• TEXT EXCERPT
"""

The following variables must be present in your input data:

- Population
- GDP|PPP or GDP|MER
- Final Energy
- Primary Energy
- Primary Energy|Coal
- Primary Energy|Oil
- Primary Energy|Gas
- Emissions|CO2|Industrial Processes
- Carbon Sequestration|CCS
- Carbon Sequestration|CCS|Biomass
- Emissions|CO2|Energy and Industrial Processes
- Emissions|CO2|AFOLU
- Carbon Sequestration|CCS|Fossil|Energy
- Carbon Sequestration|CCS|Fossil|Industrial Processes
- Carbon Sequestration|CCS|Biomass|Energy
- Carbon Sequestration|CCS|Biomass|Industrial Processes

### All-Sectors Analysis (Optional)

For `compute_all_sectors_lmdi_cumulative`, additional variables:

- Emissions|CH4
- Emissions|N2O
- Emissions|F-Gases (or individual HFC, PFC, SF6)

## Computed Variables

### Kaya Variables (Intermediate)

"""

• EXERCISE INSTRUCTIONS
Answer these questions from the variable list:
1. Which two GDP variables can satisfy the GDP requirement?
2. Which function calls for the additional variables?
3. What may be supplied in place of Emissions|F-Gases?
The rows have no connection to the variable list.

• DATASET EXTRACT

"""

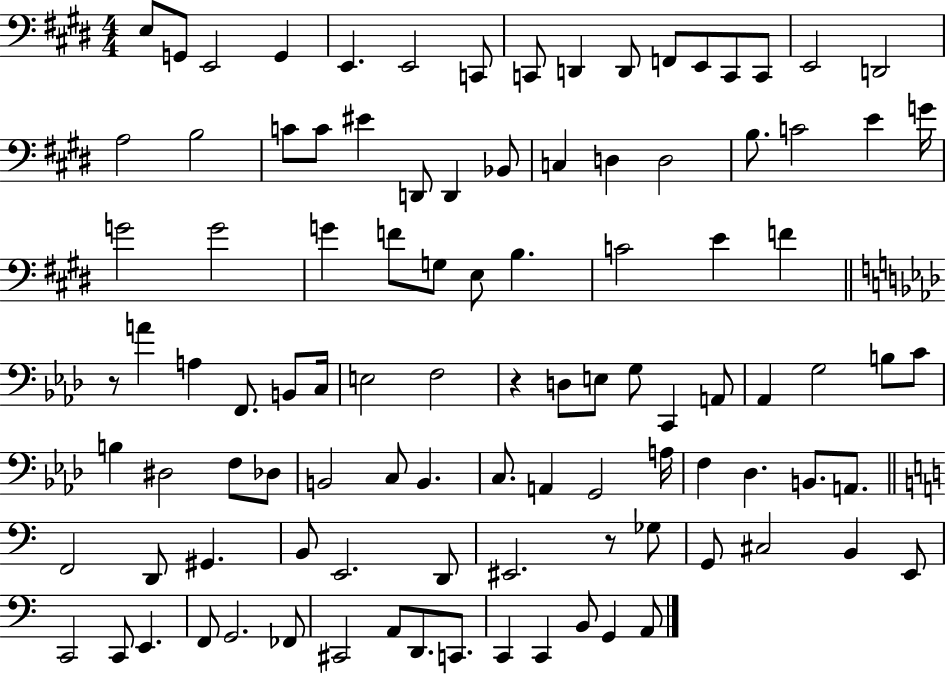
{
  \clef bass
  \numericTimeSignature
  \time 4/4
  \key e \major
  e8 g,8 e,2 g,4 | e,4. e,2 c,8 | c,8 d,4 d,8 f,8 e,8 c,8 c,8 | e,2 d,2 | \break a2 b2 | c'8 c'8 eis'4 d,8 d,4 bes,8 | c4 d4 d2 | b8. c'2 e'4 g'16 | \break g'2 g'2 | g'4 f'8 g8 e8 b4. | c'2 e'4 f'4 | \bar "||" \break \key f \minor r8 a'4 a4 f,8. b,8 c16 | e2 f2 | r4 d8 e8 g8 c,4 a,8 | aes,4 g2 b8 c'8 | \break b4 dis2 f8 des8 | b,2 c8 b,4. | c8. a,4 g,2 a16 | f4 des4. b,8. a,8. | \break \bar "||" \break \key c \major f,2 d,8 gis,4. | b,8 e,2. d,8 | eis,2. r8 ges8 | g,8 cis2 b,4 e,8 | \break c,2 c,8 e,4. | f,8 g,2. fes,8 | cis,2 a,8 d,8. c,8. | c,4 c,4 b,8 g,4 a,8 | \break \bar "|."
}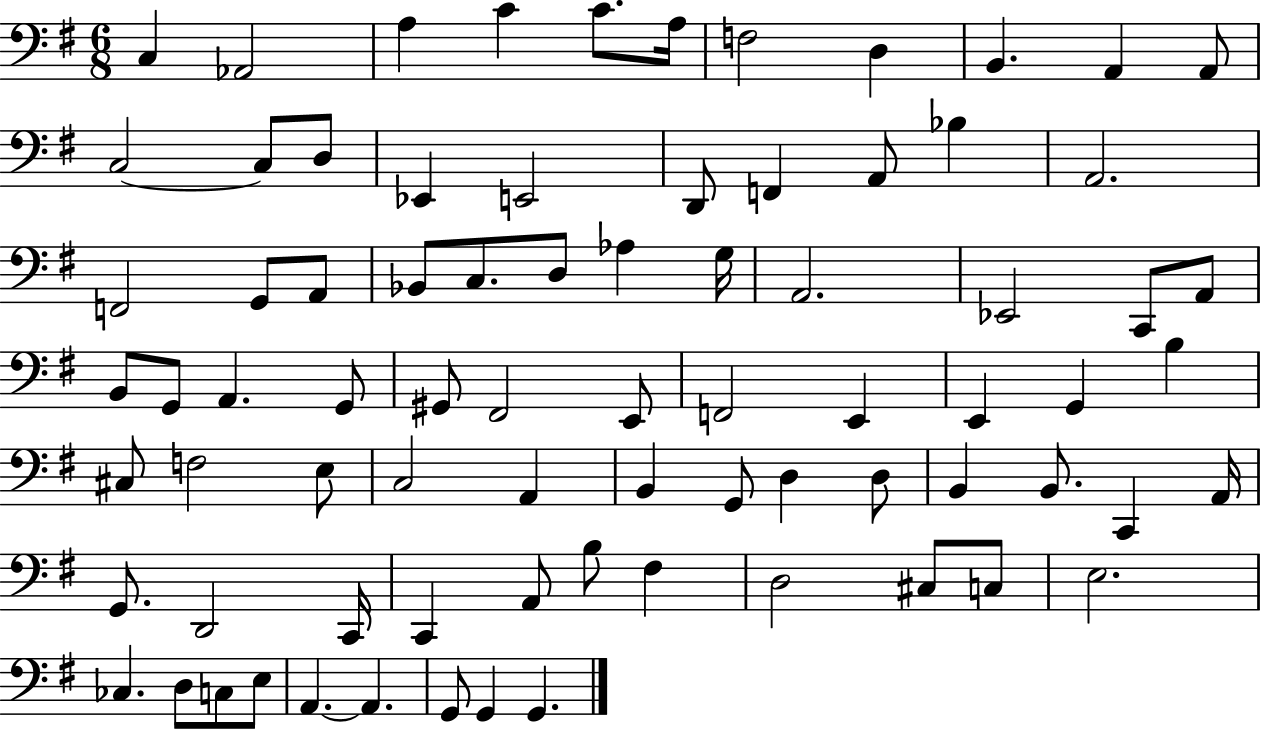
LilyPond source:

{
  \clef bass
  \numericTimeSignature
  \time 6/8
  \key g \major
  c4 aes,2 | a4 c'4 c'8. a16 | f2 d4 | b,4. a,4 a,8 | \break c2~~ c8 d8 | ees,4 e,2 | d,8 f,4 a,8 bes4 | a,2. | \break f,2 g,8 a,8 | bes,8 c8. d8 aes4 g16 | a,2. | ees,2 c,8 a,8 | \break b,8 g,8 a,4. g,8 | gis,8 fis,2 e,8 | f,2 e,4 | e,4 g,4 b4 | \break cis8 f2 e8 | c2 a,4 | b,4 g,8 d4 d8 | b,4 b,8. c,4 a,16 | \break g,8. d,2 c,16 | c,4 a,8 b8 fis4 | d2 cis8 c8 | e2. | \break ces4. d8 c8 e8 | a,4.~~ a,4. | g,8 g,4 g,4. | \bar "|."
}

"""

• THE SOLUTION
1. GDP|PPP or GDP|MER
2. compute_all_sectors_lmdi_cumulative
3. Individual HFC, PFC, SF6